To speak generally about footwork in 2014 is reductive at best – about as useful as taking your ‘09 Civic to represent the entire field of automotive design. What began in the late 1990s as an off-shoot of ghetto house has grown into a subgenre with tremendous depth. Footwork can be jagged and smooth, gentle and pummelling, absurd, disorienting, and steeped in pathos – sometimes all in the same track. It’s fast, it’s frenetic, but at the end of the day, it’s still house music, the latest iteration of a proud Chicago tradition, and no one repped it harder than the late DJ Rashad. Over the past half-decade, the genre’s found receptive ears worldwide, thanks in large part to the work of DJs Rashad and Spinn and the Teklife family. They toured relentlessly, collaborated widely, and put out a steady stream of ever-more adventurous tunes. When Rashad passed suddenly last April, it was in the midst of a wildly productive period, on the heels of Double Cup, an LP many feel is footwork’s high watermark. Double Cup is a bonafide masterpiece, and the further we get from its release, the clearer that’s become. For Rashad, it sounded like a culmination, a checkpoint, like he’d paused to take stock of two decades of work before clearing his caches, tying it all together. It’s Chicago to its core but far from insular, pushing the sound forward by folding in global influences. Which brings us to Next Life.

If the purpose of a compilation is to provide an overview of a sound, Next Life is as big a success as you could hope for. Released by frequent Teklife collaborator Hyperdub, it’s a tribute to Rashad’s memory, with all proceeds going to his son. With contributions from the genre’s founders, the next wave of Chicago producers, and affiliates abroad, it captures footwork’s breadth, offering past, present, and hinting at the future.

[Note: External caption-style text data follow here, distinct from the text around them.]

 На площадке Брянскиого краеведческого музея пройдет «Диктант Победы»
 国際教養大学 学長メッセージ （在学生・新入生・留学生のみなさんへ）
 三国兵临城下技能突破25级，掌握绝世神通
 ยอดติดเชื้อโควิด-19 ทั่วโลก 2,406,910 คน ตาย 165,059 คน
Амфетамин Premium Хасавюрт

Vets like Traxman, and RP Boo stay in their respective lanes – Traxman’s contribution is smooth and spacey, while RP Boo’s is typically fractured and recursive. Unsurprisingly, Rashad’s closest collaborators’ tracks bear his influence most obviously. Earl and Taye’s “Do This Again” sounds like it emerged from the Double Cup sessions, all chopped soul and breakbeats, while Taye and Manny’s “The Matrixx” and Manny’s “Harvey Ratchet” share Rashad’s fondness for pairing tough drums with soft pads. Spinn and Taso’s “Burn That Kush” is a curveball and a standout, slamming a Polish jazz-pop vocal up against thudding, choppy chants and sub-bass.

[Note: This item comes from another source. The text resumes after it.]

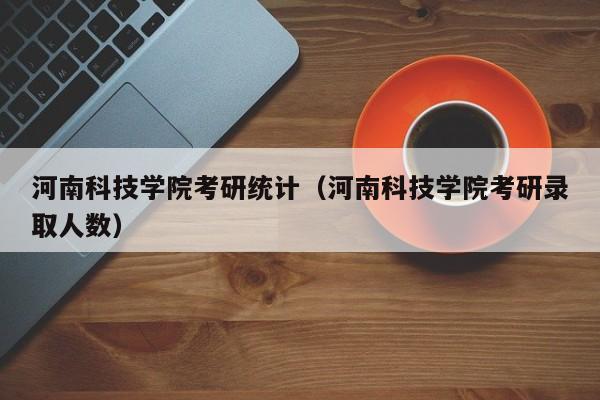 河南科技学院会计专业怎么样？河南科技学院能怎么样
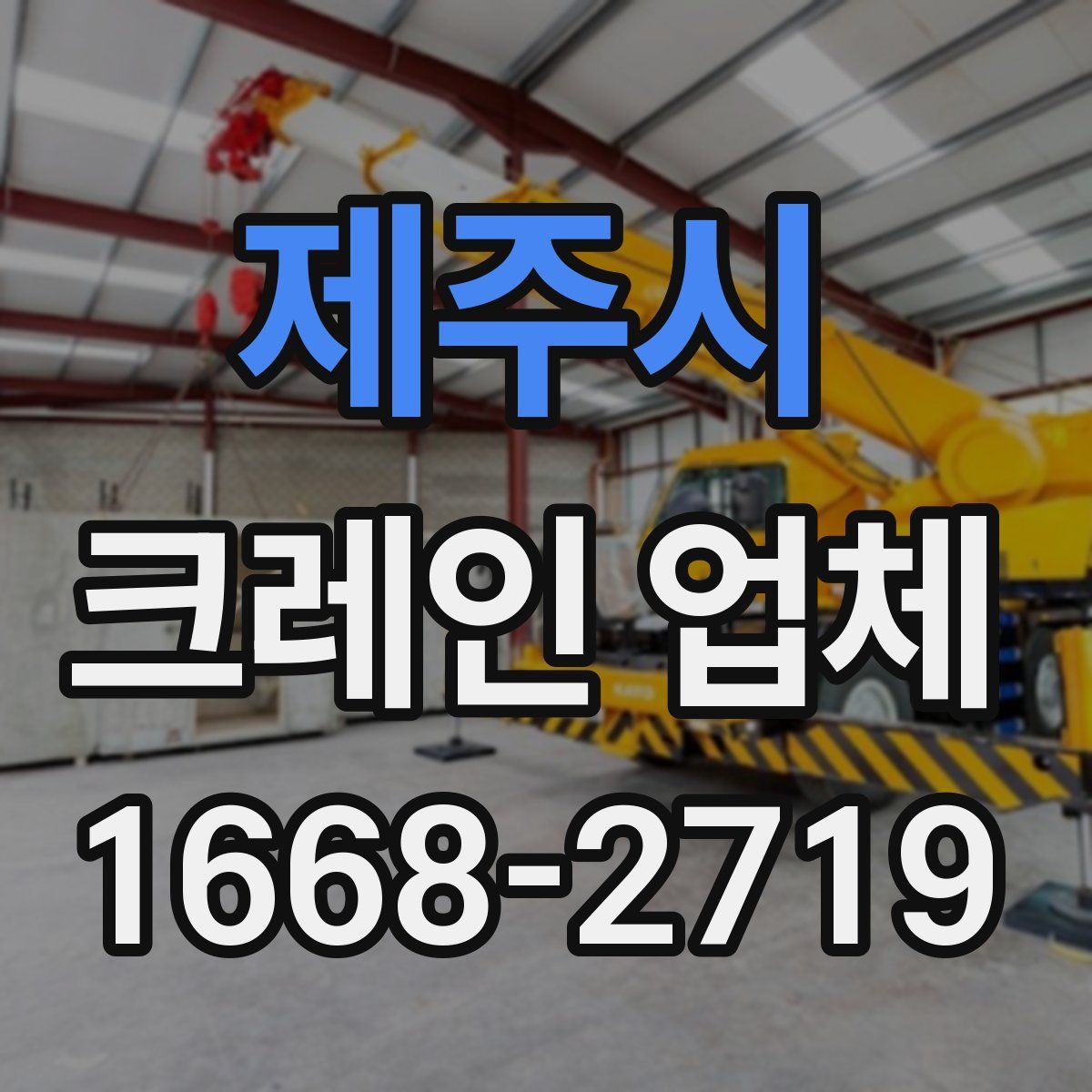 제주시 크레인 업체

Comparing offerings from the younger artists here to Rashad’s work, I suspect he’ll be remembered for helping footwork embrace stability. Early footwork was so glitchy and rugged you wondered if your mp3s weren’t corrupted, but Rashad, especially on his Hyperdub joints, smoothed it out, blunted its sharpest edges. You can hear that legacy even in the wilder cuts here, like DJ Paypal, Feloneezy, and Jackie Dagger’s “U Should Know” – it’s all over the place, but never feels out of control.

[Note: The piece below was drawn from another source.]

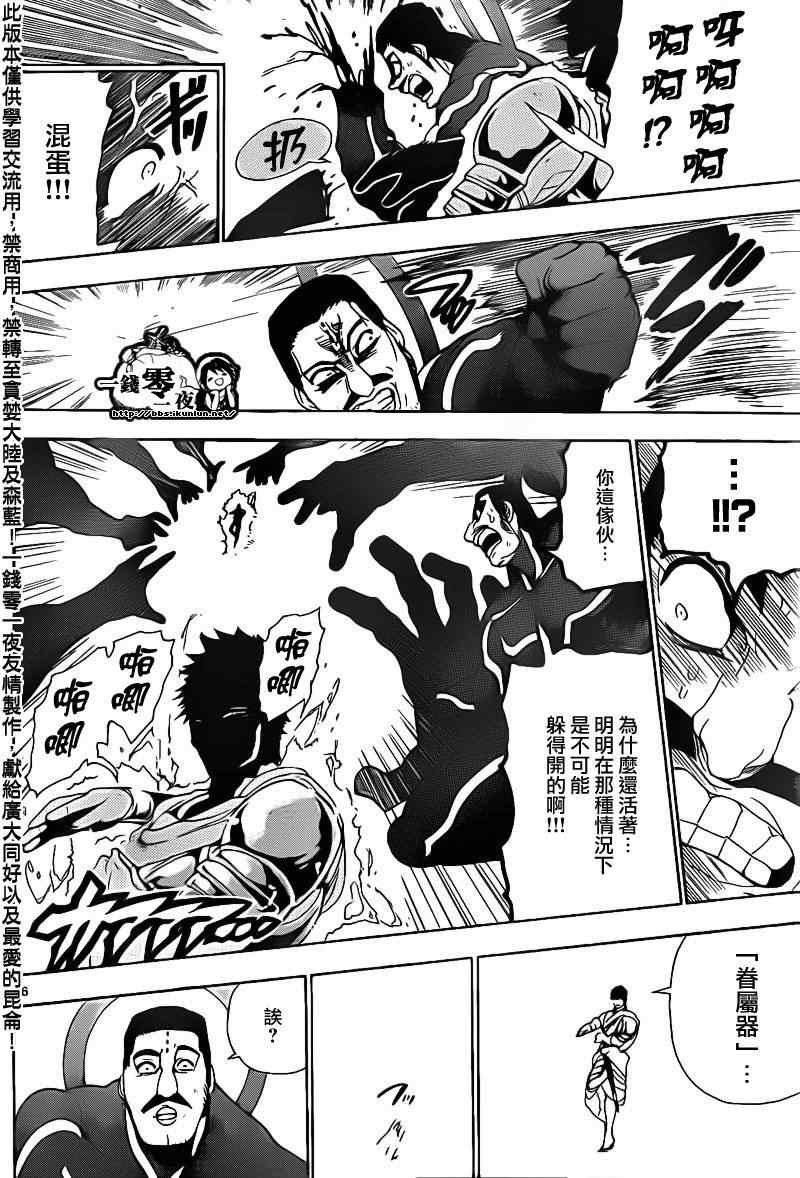 第107话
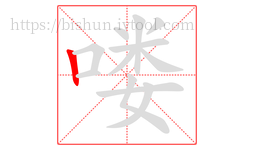 喽字的第1画:丨,竖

Footwork and the jackin’ house of the 1980s may not have much in common at first glance, but they’re part of the same sprawling, 30 year-long conversation. With Rashad’s passing, that conversation lost a distinct and beloved voice, but it continues unabated, reaching well outside Chicago to embrace its global audience. As the Teklife crew expands, the sound of footwork warps and deepens, forks and branches. It’s Teklife ’til the next life, and further still: we’ve no idea what’s next for footwork – in Chicago, in the UK, worldwide – but we can be sure that whatever form it takes, it will have been touched by Rashad’s work.